====== EXTRACTED TEXT

May 16, 2008

Advice for Grumpy Office Workers


This is a Special Guest Post, Hooray!

It's by Ali Hale of
The Office Diet. Have you visited there yet? It's a great resource for busy full-time office workers who still have the nerve to want to stay healthy. There are all kinds of sneaky tips and recipes and such. (Plus, she's funny!) Ali is also a contributor to Diet Blog.


How to Keep Healthy and Stay Sane if you’re a Grumpy Office Worker


Nothing induces crankiness quite like being stuck behind a desk all day, in a room full of people whose presence you’re indifferent about at best, doing a job that makes you seriously consider whether watching kettles boil and paint dry would be more stimulating

Welcome to the world of Grumpy Office Workers, who face various challenges in maintaining some semblance of health and fitness in an environment tailor-made for comfort-biscuit-scoffing and slumping in front of a computer screen for eight hours straight.

The real world came as a cruel shock to me after a degree in English literature (when nine am was deemed “really early”, afternoon naps were almost mandatory and lectures were optional.) After a year and a half in tech support I am almost ready to throttle the next person who can’t use a ‘Forgotten password’ button have just about figured out some ways to manage a (mostly) healthy diet and vague stab at fitness.


Escaping from your desk – move those legs!

If, when you stand up, you see dazzled spots dancing before your eyes, and your legs wobble, you just might have been sitting still for too long. The routinely ignored advice for computer-facing workers is to take a break every hour. Boring, right? But it’s a good excuse to slack off, wander around for a natter with a colleague, and accomplish the twin goals of “being the most popular person in the office” and “being the thinnest” by offering round cakes (see below).

You may suspect that your boss will be irked by seeing you meandering around in an un-busy sort of way. In this case, I suggest briskly striding up and down the corridors with a determined gleam in your eye, as though heading off on some company-crucial mission.

And as a side benefit, you actually fit in some activity that doesn’t feel like exercise. Bonus.


Insist on your full lunch hour and get away from your desk

When lunchtime finally rolls around, many Grumpy Office Workers want nothing more than a decent sandwich and a chance to chortle over Crabby and Merry’s latest post without having to constantly Alt-Tab at the sound of the boss’s footsteps.

============

INSTRUCTION:
Answer these from the guest post on grumpy office workers:
(a) What subject was the writer's degree in?
(b) How often does the routinely ignored advice tell computer-facing workers to take a break?
(c) What does the writer suggest doing if the boss might be irked by seeing you meander around?

====== ENTRIES PROVIDED

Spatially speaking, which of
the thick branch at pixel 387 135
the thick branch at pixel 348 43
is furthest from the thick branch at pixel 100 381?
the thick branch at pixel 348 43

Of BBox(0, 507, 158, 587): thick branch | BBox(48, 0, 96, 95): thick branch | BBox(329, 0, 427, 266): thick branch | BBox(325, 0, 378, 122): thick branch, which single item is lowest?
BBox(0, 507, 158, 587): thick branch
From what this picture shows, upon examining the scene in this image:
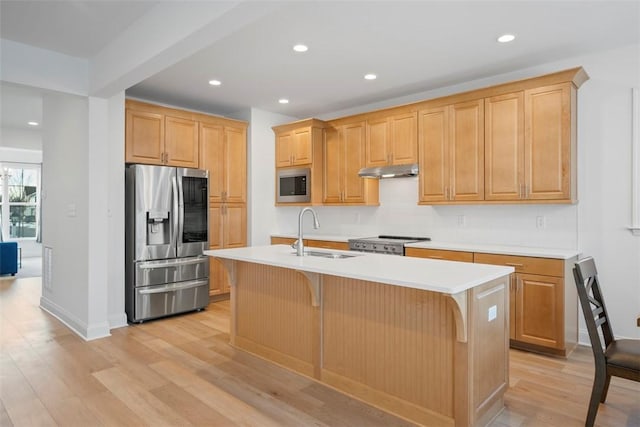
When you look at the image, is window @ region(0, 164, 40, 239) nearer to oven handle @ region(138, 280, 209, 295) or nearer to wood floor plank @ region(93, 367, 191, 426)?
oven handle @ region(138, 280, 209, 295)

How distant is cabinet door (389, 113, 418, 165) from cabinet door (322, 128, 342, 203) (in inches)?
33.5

============
====== ENTRIES PROVIDED

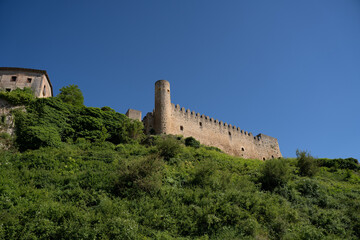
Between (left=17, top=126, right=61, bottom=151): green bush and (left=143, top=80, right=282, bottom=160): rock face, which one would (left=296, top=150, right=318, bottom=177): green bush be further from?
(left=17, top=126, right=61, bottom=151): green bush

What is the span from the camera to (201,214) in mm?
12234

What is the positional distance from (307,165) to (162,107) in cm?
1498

============

EXERCISE OUTPUT:
(a) English literature.
(b) Every hour.
(c) Stride briskly up and down the corridors with a determined gleam in your eye, as though heading off on some company-crucial mission.